Koperasi dunia mulai gelisah dengan proses globalisasi dan liberalisasi ekonomi dimana-mana, sehingga berbagai langkah pengkajian ulang kekuatan koperasi dilakukan. Krisis ekonomi global membawa dampak terhadap perekonomian nasional. Bahkan diberitakan, di sejumlah daerah sektor usaha mikro kecil dan menengah mengalami penurunan omzet ekspor akibat gejolak keuangan dunia. Jika tidak diwaspadai, hal itu akan menggulung potensi ekonomi nasional, khususnya koperasi.

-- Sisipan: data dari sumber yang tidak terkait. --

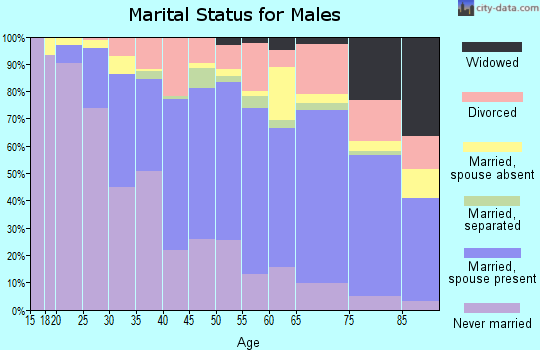 Zip code 98146 marital status for males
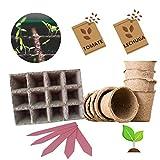 KULTIVERI Set de Cultivo de Lechugas y Tomates de 21 Piezas: Macetas y Semilleros de Germinación Biodegradables. CREA tu Propio Huerto en Casa.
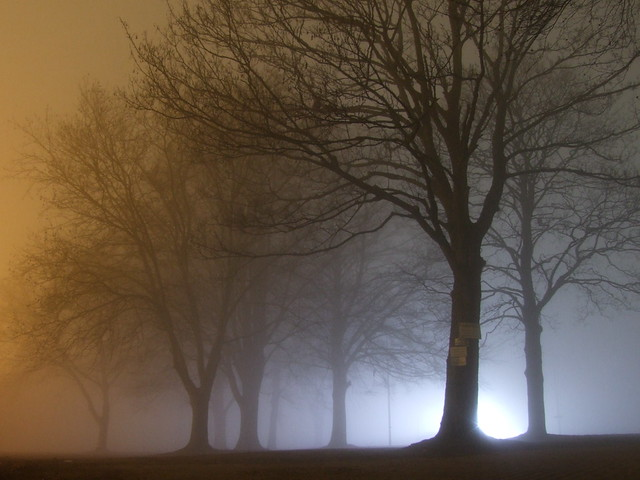Fog in Dortmund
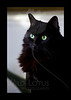 Kitty pictured :: Tabitha<br /> <br /> 112311_001282 ICC adobe 4in x 6in pic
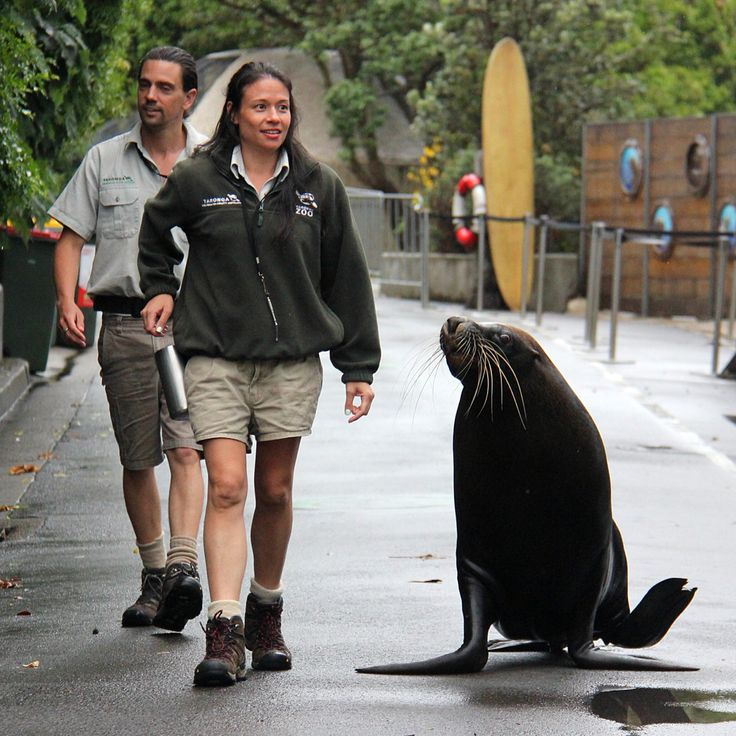 This workout gets Malie's seal of approval! Our big Australian Sea-lion has begun taking regular strolls through the Zoo grounds with keepers.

Liberalisasi dan privatisasi ekonomi merupakan inti ekonomi global. Dalam menghadapi ekonomi global, tak ada yang lebih fundamental kecuali upaya untuk mendorong berjalannya tata ekonomi yang menggunakan mekanisme pasar berkeadilan sebagai alat mendistribusikan sumber daya ekonomi secara efisien kepada masyarakat guna mencapai tingkat kemakmuran ekonomi yang tinggi.

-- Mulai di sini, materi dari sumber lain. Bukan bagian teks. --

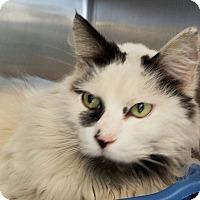 Adopt A Pet :: Sophie - Elyria, OH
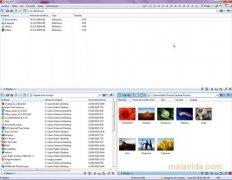 Q-Dir immagine 3 Thumbnail
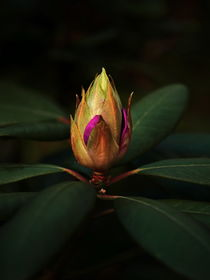 Zukunft Blume.. by Wladimir Zarew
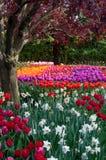 De tuin van de bloemtulp, tulpenfestival Royalty-vrije Stock Foto's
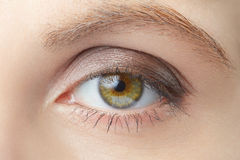 Green woman eye beauty with light brown make up Royalty Free Stock Photography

Sejalan dengan pengertian asal kata koperasi dari “Co” dan “Operation” mempunyai arti bersama-sama bekerja, Koperasi berusaha untuk mencapai tujuan serta kemanfaatan bersama. Guna memperoleh pengertian yang lebih lengkap tentang koperasi, ILO di dalam penerbitannya tentang “Cooperative Management and Aministration” (1965, h. 5) ……..Cooperative is an association of person, usually of limited means, who have voluntarily joined together to achieve a common economic and through the formation of a democratically controlled business organization, making efuitable contrtobution to the capital required and accepting a fair share of the risk and benefits of the undertaking.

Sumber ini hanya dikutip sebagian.